O que se passou na Ucrânia demonstra que o chamado mundo
Ocidental – os Estados Unidos e os seus satélites da União Europeia- parece ter
perdido completamente a noção das realidades e das proporções, estando sempre
pronto, como qualquer “ana gomes”, a
correr atrás de uma multidão que grite democracia e direitos disto e daquilo,
independentemente de quem grita e de quaisquer que sejam as consequências para
quem vai atrás de quem grita, desde que aquele contra o qual se grita já esteja
previamente diabolizado pela propaganda ocidental.
E foi isso o que se passou na Ucrânia, melhor, em Kiev. Uma
multidão de ucranianos pró-ocidentais, com predomínio de ultranacionalistas xenófobos,
principalmente em relação à Rússia, e outra extrema-direita de matiz nazi-fascista
(que, como se sabe, está longe de constituir uma novidade na Ucrânia), com
completo desprezo pela opinião e posição de outra metade do país, instigada pelo
“mundo livre”, tomou o poder e pretendeu impor a sua lei a todo o território.
Os instigadores foram imediatamente atrás destes acontecimentos, homologando o golpe
e ignorando o resto do povo. Em princípio, o agrément do Ocidente teria sido suficiente para “legitimar” o
assalto e recolher dele os devidos proveitos se não se desse o caso de ali ao
lado estar a Rússia.
E agora estão à vista as consequências dessa marginalização.

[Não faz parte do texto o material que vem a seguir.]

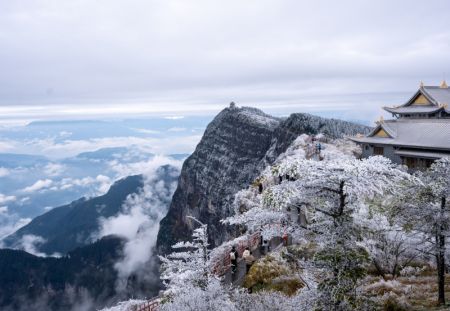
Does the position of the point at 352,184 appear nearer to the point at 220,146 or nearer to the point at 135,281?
the point at 220,146

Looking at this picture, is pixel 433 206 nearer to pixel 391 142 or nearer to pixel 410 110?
pixel 391 142

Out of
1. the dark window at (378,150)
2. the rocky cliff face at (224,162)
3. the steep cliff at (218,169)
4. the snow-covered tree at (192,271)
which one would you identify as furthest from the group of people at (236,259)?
the steep cliff at (218,169)

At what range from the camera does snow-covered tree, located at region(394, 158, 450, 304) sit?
1776 centimetres

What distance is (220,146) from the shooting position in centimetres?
16600

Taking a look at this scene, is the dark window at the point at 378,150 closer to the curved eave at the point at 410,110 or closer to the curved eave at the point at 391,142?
the curved eave at the point at 391,142

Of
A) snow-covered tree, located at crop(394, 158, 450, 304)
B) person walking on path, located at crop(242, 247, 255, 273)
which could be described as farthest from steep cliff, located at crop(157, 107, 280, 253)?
snow-covered tree, located at crop(394, 158, 450, 304)

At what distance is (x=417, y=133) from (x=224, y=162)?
372 feet

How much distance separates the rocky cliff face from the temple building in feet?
174

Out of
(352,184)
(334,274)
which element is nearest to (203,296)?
(334,274)

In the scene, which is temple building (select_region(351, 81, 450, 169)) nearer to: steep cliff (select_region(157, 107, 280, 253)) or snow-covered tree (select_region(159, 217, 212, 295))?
snow-covered tree (select_region(159, 217, 212, 295))

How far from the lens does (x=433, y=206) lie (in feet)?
59.3

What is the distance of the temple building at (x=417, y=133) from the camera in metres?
45.0

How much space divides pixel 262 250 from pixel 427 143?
2535 centimetres

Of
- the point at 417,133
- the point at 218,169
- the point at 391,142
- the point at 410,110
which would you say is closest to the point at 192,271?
the point at 391,142
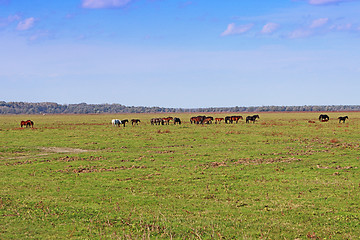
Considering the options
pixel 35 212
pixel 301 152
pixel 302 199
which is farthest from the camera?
pixel 301 152

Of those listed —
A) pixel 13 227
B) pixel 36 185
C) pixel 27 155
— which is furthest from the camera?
pixel 27 155

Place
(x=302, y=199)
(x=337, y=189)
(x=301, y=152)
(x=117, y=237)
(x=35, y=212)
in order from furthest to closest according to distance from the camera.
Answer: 1. (x=301, y=152)
2. (x=337, y=189)
3. (x=302, y=199)
4. (x=35, y=212)
5. (x=117, y=237)

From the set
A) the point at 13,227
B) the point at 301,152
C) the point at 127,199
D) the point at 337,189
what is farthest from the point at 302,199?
the point at 301,152

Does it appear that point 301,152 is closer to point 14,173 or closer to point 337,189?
point 337,189

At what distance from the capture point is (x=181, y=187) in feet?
51.6

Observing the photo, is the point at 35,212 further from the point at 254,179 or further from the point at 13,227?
the point at 254,179

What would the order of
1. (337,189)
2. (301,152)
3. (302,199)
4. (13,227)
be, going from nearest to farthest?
1. (13,227)
2. (302,199)
3. (337,189)
4. (301,152)

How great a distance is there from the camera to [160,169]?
66.3ft

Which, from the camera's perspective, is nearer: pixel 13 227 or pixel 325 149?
pixel 13 227

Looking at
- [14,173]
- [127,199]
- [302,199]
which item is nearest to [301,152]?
[302,199]

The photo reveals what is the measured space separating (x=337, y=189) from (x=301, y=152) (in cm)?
1153

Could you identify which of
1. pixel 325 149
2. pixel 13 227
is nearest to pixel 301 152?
pixel 325 149

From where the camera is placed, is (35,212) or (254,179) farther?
(254,179)

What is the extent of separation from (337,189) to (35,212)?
11.3 m
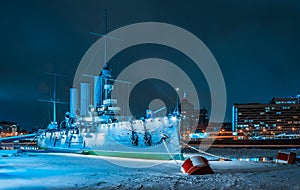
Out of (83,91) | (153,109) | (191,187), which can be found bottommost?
(191,187)

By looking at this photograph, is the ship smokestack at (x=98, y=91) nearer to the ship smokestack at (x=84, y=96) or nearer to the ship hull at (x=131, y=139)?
the ship hull at (x=131, y=139)

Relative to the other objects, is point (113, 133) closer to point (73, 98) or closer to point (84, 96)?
point (84, 96)

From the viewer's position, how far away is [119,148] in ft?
105

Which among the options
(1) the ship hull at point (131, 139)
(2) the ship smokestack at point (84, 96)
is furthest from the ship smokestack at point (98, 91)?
(2) the ship smokestack at point (84, 96)

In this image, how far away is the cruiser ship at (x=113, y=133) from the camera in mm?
28234

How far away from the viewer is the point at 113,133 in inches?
1314

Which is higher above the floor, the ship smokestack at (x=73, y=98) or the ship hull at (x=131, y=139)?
the ship smokestack at (x=73, y=98)

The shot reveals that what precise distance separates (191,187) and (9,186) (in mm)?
6773

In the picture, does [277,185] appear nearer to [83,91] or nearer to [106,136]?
[106,136]

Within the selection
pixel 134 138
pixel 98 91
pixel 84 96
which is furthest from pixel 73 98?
pixel 134 138

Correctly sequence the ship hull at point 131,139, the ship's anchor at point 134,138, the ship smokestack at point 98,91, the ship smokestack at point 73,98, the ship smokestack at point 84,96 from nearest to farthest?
1. the ship hull at point 131,139
2. the ship's anchor at point 134,138
3. the ship smokestack at point 98,91
4. the ship smokestack at point 84,96
5. the ship smokestack at point 73,98

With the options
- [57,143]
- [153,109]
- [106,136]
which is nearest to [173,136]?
[153,109]

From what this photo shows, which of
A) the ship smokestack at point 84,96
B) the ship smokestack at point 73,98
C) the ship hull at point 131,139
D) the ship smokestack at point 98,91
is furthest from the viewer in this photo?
the ship smokestack at point 73,98

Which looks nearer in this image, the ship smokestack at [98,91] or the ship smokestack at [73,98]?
the ship smokestack at [98,91]
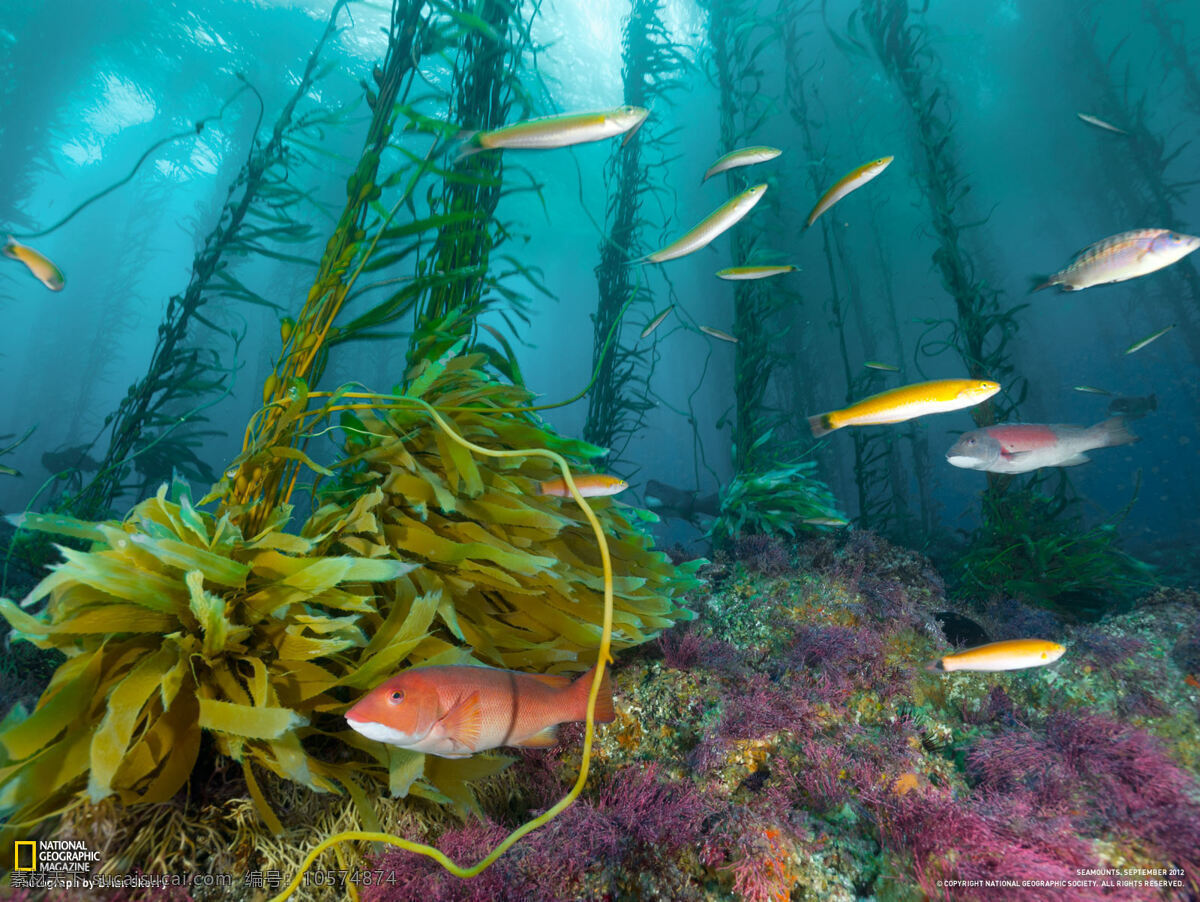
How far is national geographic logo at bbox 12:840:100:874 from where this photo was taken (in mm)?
1064

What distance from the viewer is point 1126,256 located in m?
2.65

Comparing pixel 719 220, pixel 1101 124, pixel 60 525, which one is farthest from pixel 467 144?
pixel 1101 124

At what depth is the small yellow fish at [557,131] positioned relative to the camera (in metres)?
2.17

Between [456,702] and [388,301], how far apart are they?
189cm

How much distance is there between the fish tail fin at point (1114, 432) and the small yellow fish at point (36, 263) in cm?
752

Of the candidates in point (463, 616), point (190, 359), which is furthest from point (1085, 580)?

A Rússia ocupou posições no terreno e não vai sair delas sem que o equilíbrio
seja restabelecido. E apenas três vias se abrem: a guerra, a divisão da Ucrânia
ou sua federalização com ampla autonomia das partes, sendo esta última a única
forma de assegurar na Ucrânia uma convivência entre todos sem tentações
hegemónicas, com respeito recíproco das partes, capaz de abrir o caminho a uma
verdadeira democracia.
Esta solução, sendo a mais justa e razoável, é também a única
que realmente interessa e convém a quem não tem uma visão imperialista do mundo
e das relações internacionais. E ao contrário do que diz o comentador a soldo
que a RTP mandou para Kiev, sob a falsa capa de repórter, aos russos não
interessa um pretexto para impor uma solução militar. A quem esse pretexto
interessa é à extrema-direita ucraniana na esperança de envolver o Ocidente numa
perigosíssima disputa militar, pretexto que só ainda não conseguiu urdir por
geograficamente se encontrar muito afastada das forças russas.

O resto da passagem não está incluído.